Model: Open Access/Peer Reviewed
Start Year: 2016
https://doi.org/10.31248/JASP2022.394 | Article Number: CC4E29AD2 | Vol.8 (1) - February 2023
Received Date: 22 December 2022 | Accepted Date: 09 February 2023 | Published Date: 28 February 2023
Authors: Adegbite, B. A.* , Osuolale, T. O. , Arowolo, A. D. and Akinloye, K. F.

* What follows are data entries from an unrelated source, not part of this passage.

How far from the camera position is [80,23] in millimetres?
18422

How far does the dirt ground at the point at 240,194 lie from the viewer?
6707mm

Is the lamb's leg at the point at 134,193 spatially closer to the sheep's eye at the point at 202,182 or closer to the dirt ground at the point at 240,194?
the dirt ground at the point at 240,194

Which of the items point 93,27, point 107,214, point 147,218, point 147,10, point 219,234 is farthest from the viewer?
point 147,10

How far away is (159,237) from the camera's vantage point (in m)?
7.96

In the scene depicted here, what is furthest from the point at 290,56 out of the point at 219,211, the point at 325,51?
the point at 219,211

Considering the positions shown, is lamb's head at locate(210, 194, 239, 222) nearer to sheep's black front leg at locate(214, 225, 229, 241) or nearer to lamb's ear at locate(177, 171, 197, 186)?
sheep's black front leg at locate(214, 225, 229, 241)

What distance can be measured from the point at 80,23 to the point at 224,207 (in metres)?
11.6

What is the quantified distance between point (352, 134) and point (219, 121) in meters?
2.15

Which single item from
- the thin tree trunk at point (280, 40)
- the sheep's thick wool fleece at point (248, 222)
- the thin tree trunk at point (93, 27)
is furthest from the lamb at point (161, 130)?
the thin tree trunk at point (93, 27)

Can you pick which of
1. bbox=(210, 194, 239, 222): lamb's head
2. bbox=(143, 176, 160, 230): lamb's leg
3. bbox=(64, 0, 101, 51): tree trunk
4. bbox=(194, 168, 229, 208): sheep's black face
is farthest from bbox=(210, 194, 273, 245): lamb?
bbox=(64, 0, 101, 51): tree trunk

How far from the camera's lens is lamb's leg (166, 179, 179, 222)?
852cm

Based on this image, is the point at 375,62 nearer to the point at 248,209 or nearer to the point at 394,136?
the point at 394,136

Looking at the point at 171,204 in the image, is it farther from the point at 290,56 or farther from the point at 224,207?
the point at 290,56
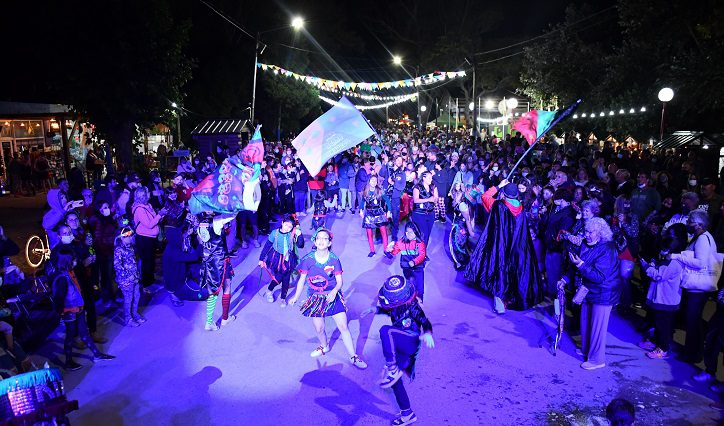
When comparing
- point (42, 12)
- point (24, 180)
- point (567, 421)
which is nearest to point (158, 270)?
point (567, 421)

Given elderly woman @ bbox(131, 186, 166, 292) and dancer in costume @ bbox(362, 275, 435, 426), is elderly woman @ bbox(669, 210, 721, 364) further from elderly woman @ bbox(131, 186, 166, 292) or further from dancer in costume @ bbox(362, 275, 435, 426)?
elderly woman @ bbox(131, 186, 166, 292)

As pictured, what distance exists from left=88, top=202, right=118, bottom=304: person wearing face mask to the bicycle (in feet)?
7.32

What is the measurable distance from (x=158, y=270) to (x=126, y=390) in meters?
4.98

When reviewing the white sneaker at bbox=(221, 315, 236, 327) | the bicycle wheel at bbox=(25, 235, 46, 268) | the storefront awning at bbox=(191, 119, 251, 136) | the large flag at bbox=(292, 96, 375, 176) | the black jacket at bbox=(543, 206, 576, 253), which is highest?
the storefront awning at bbox=(191, 119, 251, 136)

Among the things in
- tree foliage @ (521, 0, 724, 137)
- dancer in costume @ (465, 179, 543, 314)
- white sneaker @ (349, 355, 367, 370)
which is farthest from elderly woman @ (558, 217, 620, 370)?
tree foliage @ (521, 0, 724, 137)

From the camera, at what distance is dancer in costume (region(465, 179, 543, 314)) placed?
7887mm

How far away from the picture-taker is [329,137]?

Keywords: pollution., livelihood., ecosystem, Biodiversity, Artisanal, degradation, epidemic
To feed the expanding population, agriculture must be practiced in a more sustainable manner that improves productivity and the natural ecosystem. The main components of sustainable production systems that support the health of agro-ecosystems are people and the environment. The extractive nature of gold miners' practices has significant negative effects on the environment, which lower agricultural productivity due to the harm caused to the environment. The study aimed to determine the extent of ecosystem damage induced by bio-geochemical components of soil contaminated with heavy metals, which has an impact on agriculture and public health. Soil samples were collected from eight communities due to noticeable degradation levels, and characterized for heavy metals and other toxicants in the soil adopting standard procedures. The results revealed wider variations in the concentration of heavy metals and other toxicants between the degraded and non-degraded forestland as control. The mean heavy metals (mg/kg) in the soil at Ido Ijesa/Campus area was recorded as Hg (1.07), Cd (8.52), Ar (42.77), and Pb (118.71); At Isua, Hg (0.64), Cd (8.33), Ar (32.74), and Pb (295.72); while Iperindo/Imogara/Odo Ijesa recorded Hg (1.33), Cd (10.47), Ar (21.78), and Pb (115.64) and OOra/Iregun community had Hg (2.06), Cd (6.74), Ar (35.75), and Pb (85.74) respectively. The mean Cyanide contents in degraded site against non-degraded site were recorded as 89.64 mg/kg against 25.50 mg/kg (3.5:1) at Ido Ijesa/Campus area; 102.51mg/kg against 22.68 mg/kg (4.5:1) at Isua, and 92.68 mg/kg against 21.65 mg/kg (4.3:1) at Iperindo/Imogbara/Odo Ijesa. The geo-accumulation index (Igeo) of heavy metal in the soil is significantly higher in degraded forestland. The high level of toxicants and contaminants present in the soil water is detrimental to crop yield and human food safety. The cyanidation that occurs in severely degraded areas for gold mining is characterized by low crop growth, yield, and the outcome being a high sensitivity to health challenges. However, if the threat continues unabated, many residents of Osun state would not be protected from a persistent outbreak of water-borne diseases.